### AIM 1
In the mailing-list thread on network stack changes, why does Adrian want to get rid of the ixgbe RX lock? Answer in one to three sentences.
### AIM 2
Write what comes next in the mailing-list thread on network stack changes, starting right after "What do you think?"

### SOURCE DOCUMENT
###
Skip site navigation (1)Skip section navigation (2)
Date:      Tue, 24 Sep 2013 01:46:46 +0300
From:      Sami Halabi <sodynet1@gmail.com>
To:        "Alexander V. Chernikov" <melifaro@yandex-team.ru>
Cc:        Adrian Chadd <adrian@freebsd.org>, Andre Oppermann <andre@freebsd.org>, "freebsd-hackers@freebsd.org" <freebsd-hackers@freebsd.org>, "freebsd-arch@freebsd.org" <freebsd-arch@freebsd.org>, Luigi Rizzo <luigi@freebsd.org>, "Andrey V. Elsukov" <ae@freebsd.org>, FreeBSD Net <net@freebsd.org>
Subject:   Re: Network stack changes
Message-ID:  <CAEW%2BogZttyScUBQQWht%2BYGfLEDU_APcoRyYeMy_wDseAcZwVnA@mail.gmail.com>
In-Reply-To: <523F4F14.9090404@yandex-team.ru>
References:  <521E41CB.30700@yandex-team.ru> <CAJ-Vmo=N=HnZVCD41ZmDg2GwNnoa-tD0J0QLH80x=f7KA5d%2BUg@mail.gmail.com> <523F4F14.9090404@yandex-team.ru>

next in thread | previous in thread | raw e-mail | index | archive | help
Hi,
> http://info.iet.unipi.it/~**luigi/papers/20120601-dxr.pdf<http://info.iet.unipi.it/~luigi/papers/20120601-dxr.pdf>;
> http://www.nxlab.fer.hr/dxr/**stable_8_20120824.diff<http://www.nxlab.fer.hr/dxr/stable_8_20120824.diff>;
I've tried the diff in 10-current, applied cleanly but had errors compiling
new kernel... is there any work to make it work? i'd love to test it.

Sami


On Sun, Sep 22, 2013 at 11:12 PM, Alexander V. Chernikov <
melifaro@yandex-team.ru> wrote:

> On 29.08.2013 15:49, Adrian Chadd wrote:
>
>> Hi,
>>
> Hello Adrian!
> I'm very sorry for the looong reply.
>
>
>
>> There's a lot of good stuff to review here, thanks!
>>
>> Yes, the ixgbe RX lock needs to die in a fire. It's kinda pointless to
>> keep locking things like that on a per-packet basis. We should be able to
>> do this in a cleaner way - we can defer RX into a CPU pinned taskqueue and
>> convert the interrupt handler to a fast handler that just schedules that
>> taskqueue. We can ignore the ithread entirely here.
>>
>> What do you think?
###
### DATASET EXCERPT

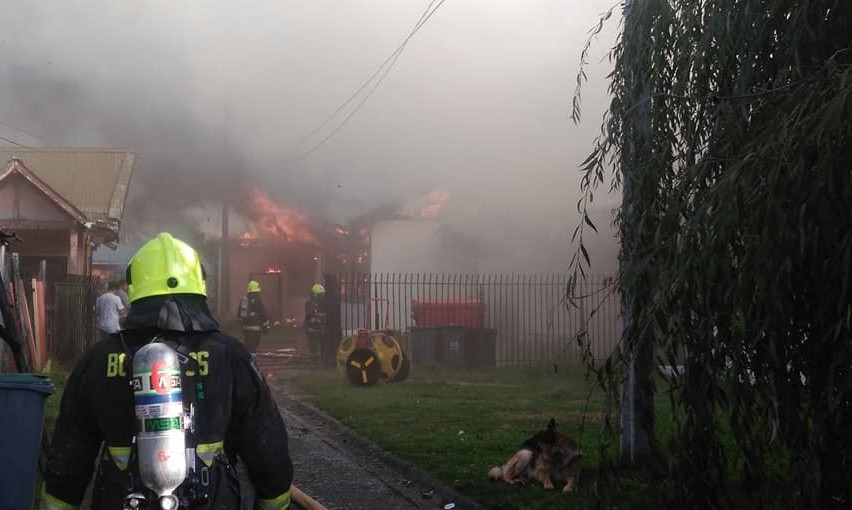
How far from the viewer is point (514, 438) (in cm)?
803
###
### FINAL ANSWER 1
He considers it pointless to keep locking on a per-packet basis. He suggests a cleaner approach: defer RX into a CPU-pinned taskqueue and turn the interrupt handler into a fast handler that only schedules that taskqueue, bypassing the ithread.

### FINAL ANSWER 2
>>
> Well, it sounds good :) But performance numbers and Jack opinion is more
> important :)
>
> Are you going to Malta?
>
>
>> Totally pie in the sky handwaving at this point:
>>
>> * create an array of mbuf pointers for completed mbufs;
>> * populate the mbuf array;
>> * pass the array up to ether_demux().
>>
>> For vlan handling, it may end up populating its own list of mbufs to push
>> up to ether_demux(). So maybe we should extend the API to have a bitmap of
>> packets to actually handle from the array, so we can pass up a larger array
>> of mbufs, note which ones are for the destination and then the upcall can
>> mark which frames its consumed.
>>
>> I specifically wonder how much work/benefit we may see by doing:
>>
>> * batching packets into lists so various steps can batch process things
>> rather than run to completion;
>> * batching the processing of a list of frames under a single lock
>> instance - eg, if the forwarding code could do the forwarding lookup for
>> 'n' packets under a single lock, then pass that list of frames up to
>> inet_pfil_hook() to do the work under one lock, etc, etc.
>>
> I'm thinking the same way, but we're stuck with 'forwarding lookup' due to
> problem with egress interface pointer, as I mention earlier. However it is
> interesting to see how much it helps, regardless of locking.
>
> Currently I'm thinking that we should try to change radix to something
> different (it seems that it can be checked fast) and see what happened.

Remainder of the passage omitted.